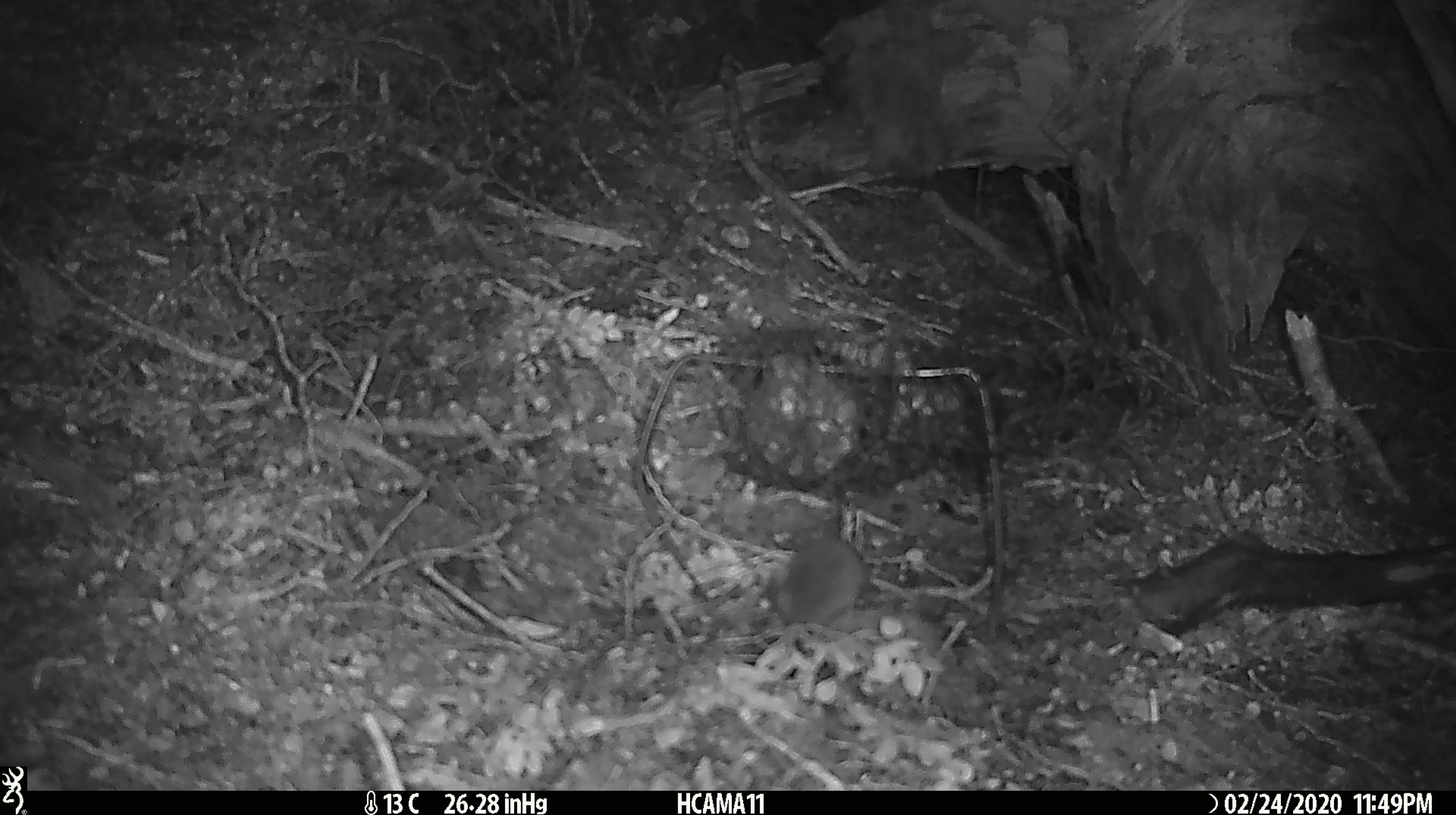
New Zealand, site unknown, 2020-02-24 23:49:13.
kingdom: Animalia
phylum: Chordata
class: Mammalia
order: Rodentia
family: Muridae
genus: Mus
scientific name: Mus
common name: mouse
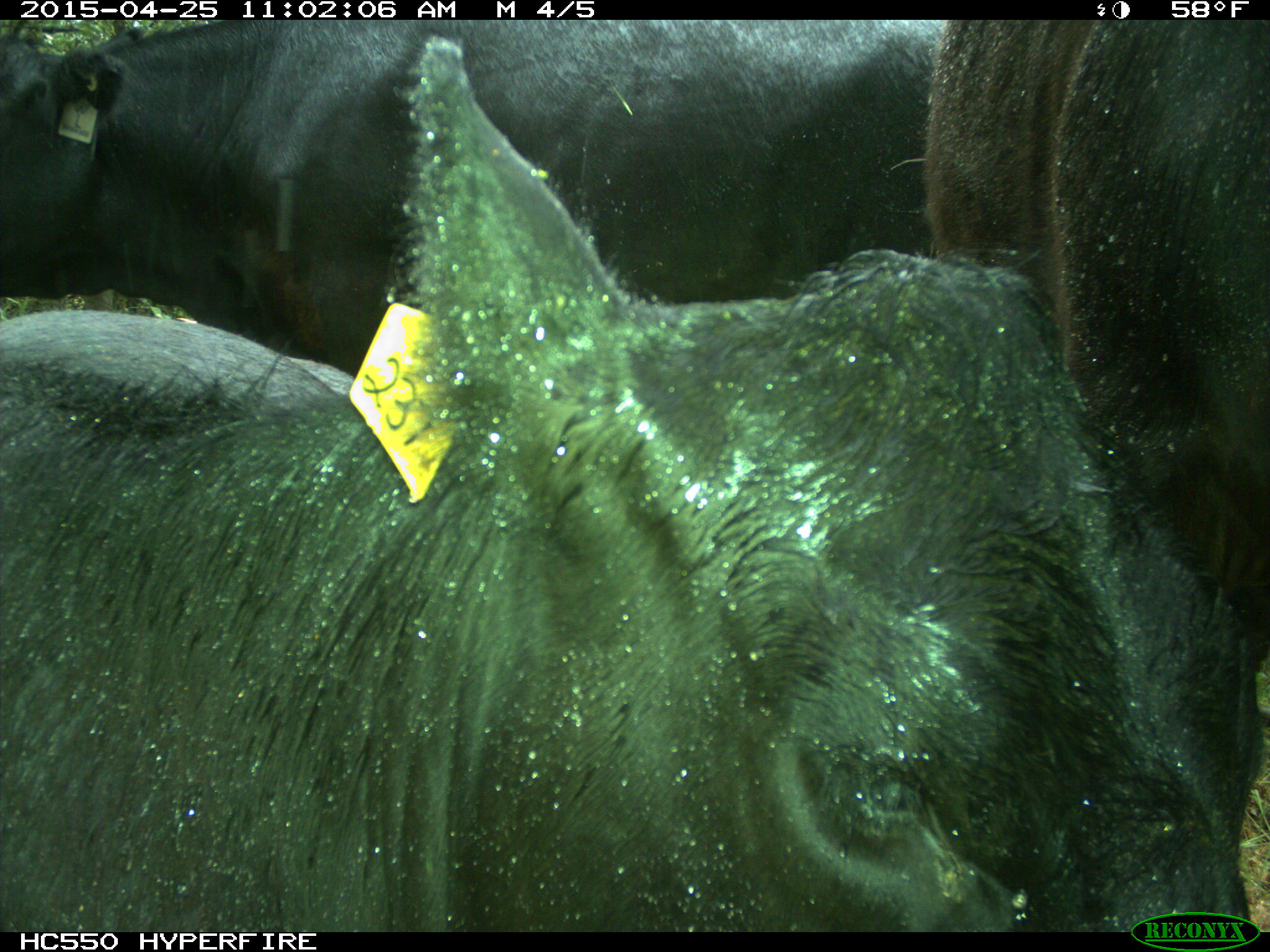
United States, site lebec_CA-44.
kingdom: Animalia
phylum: Chordata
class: Mammalia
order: Artiodactyla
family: Suidae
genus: Sus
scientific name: Sus scrofa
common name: wild boar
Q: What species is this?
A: Sus scrofa (wild boar).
------------------------------------------------------------------------
The task:
The expected result is the complete listing above, printed exactly, with no pictures.

Result of this exercise:
New Zealand, site unknown, 2020-02-24 23:49:13.
kingdom: Animalia
phylum: Chordata
class: Mammalia
order: Rodentia
family: Muridae
genus: Mus
scientific name: Mus
common name: mouse
United States, site lebec_CA-44.
kingdom: Animalia
phylum: Chordata
class: Mammalia
order: Artiodactyla
family: Suidae
genus: Sus
scientific name: Sus scrofa
common name: wild boar
Q: What species is this?
A: Sus scrofa (wild boar).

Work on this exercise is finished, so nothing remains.